==== Reading passage ====
When Jack Wyant gave some additional materials to Menoyo, Morgan broke in and suggested that Menoyo and Jack read it over while he and I went to another room "to kick a few things around a little." It was apparent that Morgan had more on his mind than Menoyo's interest in the mores of the United States. This conversation was to lead to a labyrinth series of intrigues, plots and couterplots, and finally to an "invasion" of Cuba.

After Jack and Menoyo had disappeared, Morgan said that the Second Front was still intact, an entity apart from the Castro government. I was surprised to hear this, having understood that the Second Front of the Escambray had been disbanded, along with the forces of the Student Directorate. Morgan said the Second Front was building roads into previously inaccessible areas of the Sierra Escambray, but that he and Menoyo had ideas other than just public works.

It was important, said Morgan, to try to cut Castro's popularity, and that the Second Front, where Menoyo had many followers and friends, was being quietly organized into a political party "as that son-of-a-bitch Fidel promised." Morgan added that Castro "hasn't the slightest intention of holding elections." He then asked if the Embassy could provide him with heavily illustrated and easy to read pamphlets for the uneducated people in the mountains. "We want the material," he said, "to be anti-Communist." I focused on that comment in a hurry, since it was the first real indication that the Communists might be working with the guajiros. Using a few descriptive and unprintable adjectives to describe Félix Torres, the Communist leader who Menoyo had prevented from coming into the Escambray mountains in 1958, Morgan said of Torres that "he now has the full confidence of Fidel and Raúl and has moved Communists into the area to indoctrinate the guajiros."  Said Morgan: "You can imagine what the commies are saying about Menoyo and me after our run-ins with Torres and with Guevara." I could imagine.

I brought in an artist, got authorization to produce small, simply worded and simply illustrated six-page pamphlets They were printed in comic book style. Few if any outsiders knew about it, but it was Morgan who gave me the ideas for some of the booklets and it was the Second Front that distributed hundreds of thousands of them throughout the Sierra Escambray.
==== Input data ====
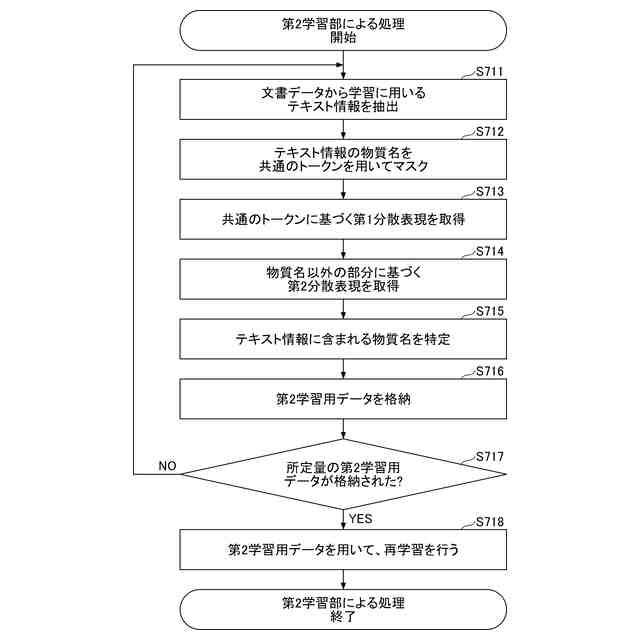 第2学習部による処理
開始

S711
文書データから学習に用いる
テキスト情報を抽出

S712
テキスト情報の物質名を
共通のトークンを用いてマスク

S713
共通のトークンに基づく第1分散表現を取得

S714
物質名以外の部分に基づく
第2分散表現を取得

S715
テキスト情報に含まれる物質名を特定

S716
第2学習用データを格納

S717
所定量の第2学習用
データが格納された?

NO

YES

S718
第2学習用データを用いて、再学習を行う

第2学習部による処理
終了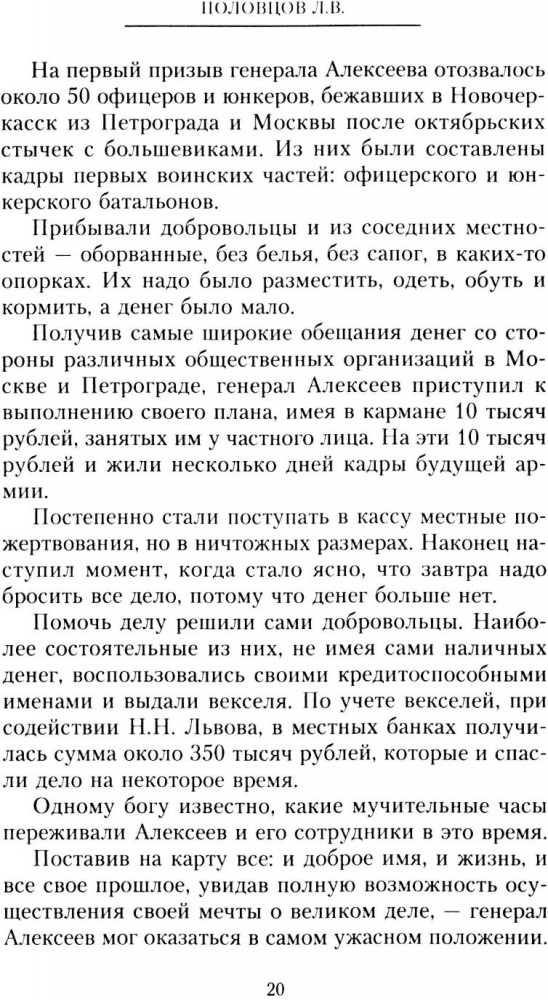 ПОЛОВЦОВ Л.В.

На первый призыв генерала Алексеева отозвалось около 50 офицеров и юнкеров, бежавших в Новочеркасск из Петрограда и Москвы после октябрьских стычек с большевиками. Из них были составлены кадры первых воинских частей: офицерского и юнкерского батальонов.

Прибывали добровольцы и из соседних местностей — оборванные, без белья, без сапог, в каких-то опорках. Их надо было разместить, одеть, обуть и кормить, а денег было мало.

Получив самые широкие обещания денег со стороны различных общественных организаций в Москве и Петрограде, генерал Алексеев приступил к выполнению своего плана, имея в кармане 10 тысяч рублей, занятых им у частного лица. На эти 10 тысяч рублей и жили несколько дней кадры будущей армии.

Постепенно стали поступать в кассу местные пожертвования, но в ничтожных размерах. Наконец наступил момент, когда стало ясно, что завтра надо бросить все дело, потому что денег больше нет.

Помочь делу решили сами добровольцы. Наиболее состоятельные из них, не имея сами наличных денег, воспользовались своими кредитоспособными именами и выдали векселя. По учете векселей, при содействии Н.Н. Львова, в местных банках получилась сумма около 350 тысяч рублей, которые и спасли дело на некоторое время.

Одному богу известно, какие мучительные часы переживали Алексеев и его сотрудники в это время.

Поставив на карту все: и доброе имя, и жизнь, и все свое прошлое, увидав полную возможность осуществления своей мечты о великом деле, — генерал Алексеев мог оказаться в самом ужасном положении.

20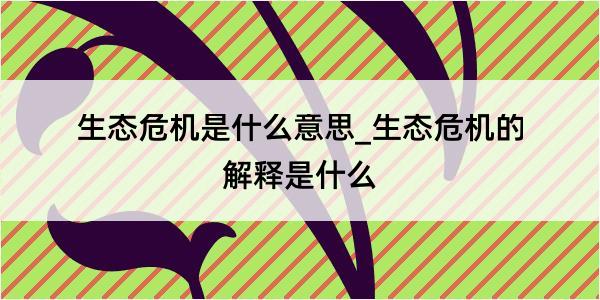 生态危机是什么意思_生态危机的解释是什么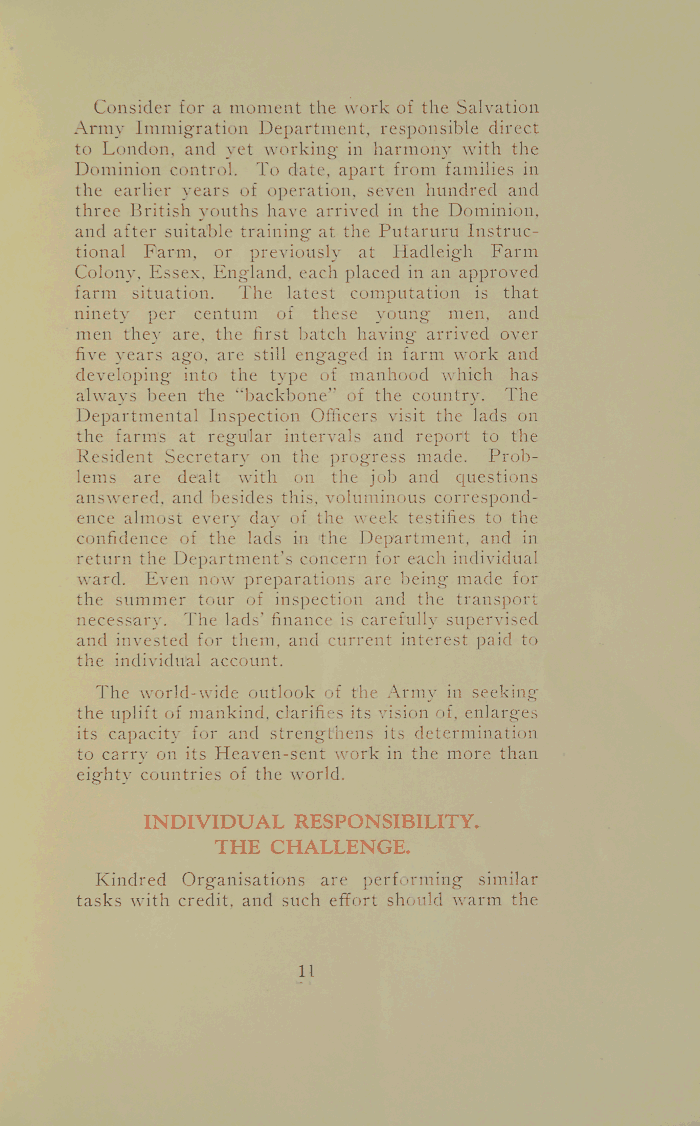 Consider for a moment the work of the Salvation Army Immigration Department, responsible direct to London, and yet working in harmony with the Dominion control. To date, apart from families in the earlier years of operation, seven hundred and three British youths have arrived in the Dominion, and after suitable training at the Putaruru Instructional Farm, or previously at Hadleigh Farm Colony, Essex, England, each placed in an approved farm situation. The latest computation is that ninety per centum of these young men, and men they are, the first batch having arrived over five years ago, are still engaged in farm work and developing into the type of manhood which has always been the "backbone" of the country. The Departmental Inspection Officers visit the lads on the farms at regular intervals and report to the Resident Secretary on the progress made. Problems are dealt with on the job and questions answered, and besides this, voluminous correspondence almost every day of the week testifies to the confidence of the lads in the Department, and in return the Department's concern for each individual ward. Even now preparations are being made for the summer tour of inspection and the transport necessary. The lads' finance is carefully supervised and invested for them, and current interest paid to the individual account.

The world-wide outlook of the Army in seeking the uplift of mankind, clarifies its vision of, enlarges its capacity for and strengthens its determination to carry on its Heaven-sent work in the more than eighty countries of the world.

INDIVIDUAL RESPONSIBILITY.
THE CHALLENGE.

Kindred Organisations are performing similar tasks with credit, and such effort should warm the

11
====
What is required:
Carry on the account of Morgan, Menoyo and the Second Front of the Escambray, which appears above the listing, starting right after its final sentence.

Task response:
Each of the little booklets had a theme--the life of José Martí in the United States, and similar topics. Skillfully laid out, simply captioned, and written by Gerardo Rodríguez Morejón, a wonderful, wizened old historian who specialized in children's educational books, the booklets could be understood even if the reader was illiterate. John Nepple of the Embassy's Point Four economic program, was fishing one week-end off the coast of the town of Trinidad near the Escambray. He came in for water and to buy some food, and a young boy who was tending boats came up to him saying that he knew a great deal about the United States, proudly producing three well-worn copies of the comic book series. He also told John that he had to be careful whom he showed them to "because there are some people who don't like us to read them." Those people, it may be supposed, were Félix Torres and his band of Communists, who, within two years' time were to bring terror and oppression to the poor farmers as resistance to Communism increased among them.

Returning to Menoyo's proposed good-will trip to the United States, Morgan said that it represented a venture into "foreign affairs" for the Second Front. It was hoped, said Menoyo, when he joined us later, that "a good reception by Miami officials will interest the press" and stimulate press feeds back into Cuba. Specifically, as it turned out later, Morgan and Menoyo hoped that the press pick-up through Cuba's newspapers and radio-TV stations would help build a public image of Menoyo within Cuba itself and gain some political backers among the rapidly growing number of influential Cubans who were thoroughly disillusioned with Fidel Castro.

What was important to the Embassy about all this was the appearance of what seemed to be the first organized opposition to Fidel Castro and his Communist adherents. I carefully reported to the political section what had been told to me by Morgan, was asked by John Topping to keep in contact with the Second Front and follow the progress of the daring young men, and report what happered.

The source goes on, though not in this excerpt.